Items from a data source:
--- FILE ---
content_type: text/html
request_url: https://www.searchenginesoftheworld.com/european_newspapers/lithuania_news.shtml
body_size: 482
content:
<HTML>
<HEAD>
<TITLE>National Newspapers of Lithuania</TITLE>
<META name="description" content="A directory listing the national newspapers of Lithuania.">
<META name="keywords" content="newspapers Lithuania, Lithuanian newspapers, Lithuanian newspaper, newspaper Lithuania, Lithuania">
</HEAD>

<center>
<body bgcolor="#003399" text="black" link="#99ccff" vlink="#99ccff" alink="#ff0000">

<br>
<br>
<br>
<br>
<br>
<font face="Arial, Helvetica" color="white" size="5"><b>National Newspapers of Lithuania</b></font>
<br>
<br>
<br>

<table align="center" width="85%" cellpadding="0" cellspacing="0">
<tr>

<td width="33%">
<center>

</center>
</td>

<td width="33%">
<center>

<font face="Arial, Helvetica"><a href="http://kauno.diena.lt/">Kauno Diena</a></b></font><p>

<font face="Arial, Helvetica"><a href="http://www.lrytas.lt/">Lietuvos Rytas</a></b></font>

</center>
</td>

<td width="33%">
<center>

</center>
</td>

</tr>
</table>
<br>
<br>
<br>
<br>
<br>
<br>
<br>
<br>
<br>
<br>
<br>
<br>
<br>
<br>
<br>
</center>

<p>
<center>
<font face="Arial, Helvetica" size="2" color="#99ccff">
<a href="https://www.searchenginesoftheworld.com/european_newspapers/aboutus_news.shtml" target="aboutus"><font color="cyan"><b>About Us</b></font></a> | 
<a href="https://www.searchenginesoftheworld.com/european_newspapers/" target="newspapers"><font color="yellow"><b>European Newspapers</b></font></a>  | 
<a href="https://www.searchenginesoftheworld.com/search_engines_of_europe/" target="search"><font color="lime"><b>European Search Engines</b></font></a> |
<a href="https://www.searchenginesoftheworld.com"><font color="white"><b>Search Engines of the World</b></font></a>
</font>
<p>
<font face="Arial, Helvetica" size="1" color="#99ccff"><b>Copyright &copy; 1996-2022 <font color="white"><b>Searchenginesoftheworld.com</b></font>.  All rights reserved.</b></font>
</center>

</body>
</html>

Requirement:
Give an exact copy of all the data shown above.

Written response:
--- FILE ---
content_type: text/html
request_url: https://www.searchenginesoftheworld.com/european_newspapers/lithuania_news.shtml
body_size: 482
content:
<HTML>
<HEAD>
<TITLE>National Newspapers of Lithuania</TITLE>
<META name="description" content="A directory listing the national newspapers of Lithuania.">
<META name="keywords" content="newspapers Lithuania, Lithuanian newspapers, Lithuanian newspaper, newspaper Lithuania, Lithuania">
</HEAD>

<center>
<body bgcolor="#003399" text="black" link="#99ccff" vlink="#99ccff" alink="#ff0000">

<br>
<br>
<br>
<br>
<br>
<font face="Arial, Helvetica" color="white" size="5"><b>National Newspapers of Lithuania</b></font>
<br>
<br>
<br>

<table align="center" width="85%" cellpadding="0" cellspacing="0">
<tr>

<td width="33%">
<center>

</center>
</td>

<td width="33%">
<center>

<font face="Arial, Helvetica"><a href="http://kauno.diena.lt/">Kauno Diena</a></b></font><p>

<font face="Arial, Helvetica"><a href="http://www.lrytas.lt/">Lietuvos Rytas</a></b></font>

</center>
</td>

<td width="33%">
<center>

</center>
</td>

</tr>
</table>
<br>
<br>
<br>
<br>
<br>
<br>
<br>
<br>
<br>
<br>
<br>
<br>
<br>
<br>
<br>
</center>

<p>
<center>
<font face="Arial, Helvetica" size="2" color="#99ccff">
<a href="https://www.searchenginesoftheworld.com/european_newspapers/aboutus_news.shtml" target="aboutus"><font color="cyan"><b>About Us</b></font></a> | 
<a href="https://www.searchenginesoftheworld.com/european_newspapers/" target="newspapers"><font color="yellow"><b>European Newspapers</b></font></a>  | 
<a href="https://www.searchenginesoftheworld.com/search_engines_of_europe/" target="search"><font color="lime"><b>European Search Engines</b></font></a> |
<a href="https://www.searchenginesoftheworld.com"><font color="white"><b>Search Engines of the World</b></font></a>
</font>
<p>
<font face="Arial, Helvetica" size="1" color="#99ccff"><b>Copyright &copy; 1996-2022 <font color="white"><b>Searchenginesoftheworld.com</b></font>.  All rights reserved.</b></font>
</center>

</body>
</html>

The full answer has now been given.